TBSラジオの番組「森本毅郎・スタンバイ!」が、就職活動の履歴書から「性別欄」と「顔写真欄」が削除される動きについて放送した。
性別の削除はもちろんLGBTなどへの配慮、
顔写真の削除は「見た目主義」(ルッキズム)排除の意図である。
(⇒ TBSラジオ 2021年3月30日記事:履歴書から性別欄、顔写真欄を削除へ。
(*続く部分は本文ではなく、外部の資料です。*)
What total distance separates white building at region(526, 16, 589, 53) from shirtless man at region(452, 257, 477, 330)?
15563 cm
多様性に配慮)
それはそれでいいとして、何と言っても目を引くのはその次に書いてあることだ。
これは、極めて大勢の人が愕然としたのではないか。
思いっきり「自分は排除された」と感じたのではないか。
「こんなことが社会全体に広がっていったら、自分はいったいどうなるんだろう」と戦慄したのではないか。
なんと、三井化学株式会社は――
「証明写真の提出を求めない代わり、服装自由の自己PR動画」をエントリーシートの設問の一つに設けた、というのである。
いやはや、こんな時代になったのだ……
もはや時代は、ユーチューバーみたいな人じゃないと会社に就職さえできなくなりつつあるのだろうか。
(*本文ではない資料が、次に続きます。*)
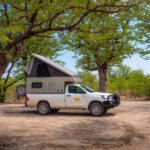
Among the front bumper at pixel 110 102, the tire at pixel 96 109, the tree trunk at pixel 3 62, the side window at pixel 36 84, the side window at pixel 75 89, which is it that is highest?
the tree trunk at pixel 3 62

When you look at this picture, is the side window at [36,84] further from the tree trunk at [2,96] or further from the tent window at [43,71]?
the tree trunk at [2,96]

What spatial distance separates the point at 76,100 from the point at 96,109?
1426 millimetres

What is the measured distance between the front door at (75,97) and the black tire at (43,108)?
1.44m

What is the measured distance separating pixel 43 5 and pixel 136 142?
5.60 metres

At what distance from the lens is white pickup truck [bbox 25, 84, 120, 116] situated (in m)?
13.5

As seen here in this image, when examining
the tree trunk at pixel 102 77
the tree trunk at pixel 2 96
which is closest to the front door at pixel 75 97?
the tree trunk at pixel 102 77

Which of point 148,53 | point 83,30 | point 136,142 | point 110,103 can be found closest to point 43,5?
point 83,30

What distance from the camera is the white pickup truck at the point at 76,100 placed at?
1354 centimetres

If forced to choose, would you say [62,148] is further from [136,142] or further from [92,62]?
[92,62]

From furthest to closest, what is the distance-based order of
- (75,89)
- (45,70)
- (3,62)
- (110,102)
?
(45,70)
(75,89)
(110,102)
(3,62)

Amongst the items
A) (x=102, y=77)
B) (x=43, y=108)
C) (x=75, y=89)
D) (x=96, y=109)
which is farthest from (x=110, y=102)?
(x=102, y=77)

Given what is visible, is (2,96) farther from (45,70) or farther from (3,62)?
(3,62)

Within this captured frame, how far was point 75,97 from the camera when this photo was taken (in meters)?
14.1

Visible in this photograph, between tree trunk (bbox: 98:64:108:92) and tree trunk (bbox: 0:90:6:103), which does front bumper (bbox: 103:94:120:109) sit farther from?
tree trunk (bbox: 0:90:6:103)
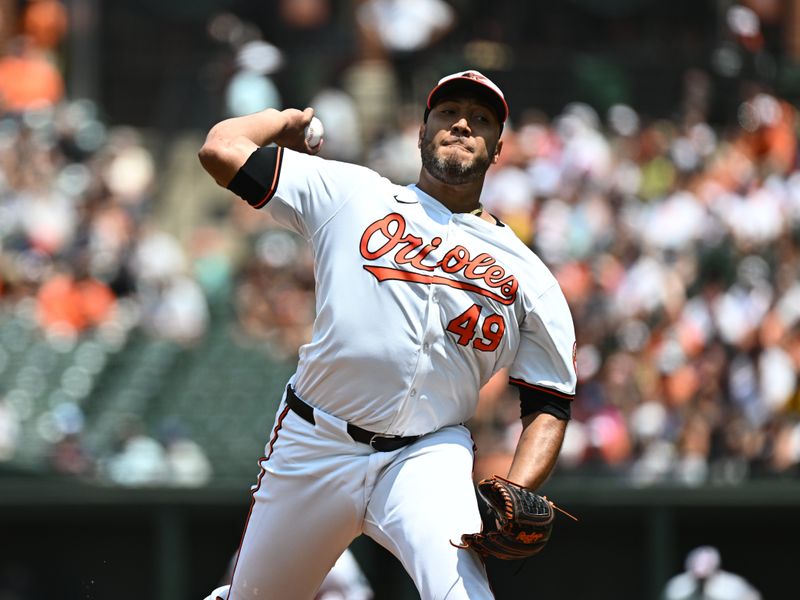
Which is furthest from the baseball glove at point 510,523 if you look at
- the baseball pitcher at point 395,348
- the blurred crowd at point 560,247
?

私は断言するが、こういう自己PR動画を撮るなんて死ぬほど苦手、死ぬほど嫌、死ぬほど恥ずかしい――
なんて人は、日本中にゴマンといるはずである。
自己PR動画をエントリーシートにアップさせるというのは、そういう人たちを排除することに間違いなく、なる。
外見や服や性別で排除するのは悪いが、内気な人を排除するのはいいのだろうか。
私にはこれこそ、内気な人に苦痛やストレスを与えていると思われるのだが。
臆面もなく自己PRできる、それもそれを撮影して人に見られるのを苦にしない人は採用するが、そんなことがどうしてもできない人はエントリーしなくてよろしい……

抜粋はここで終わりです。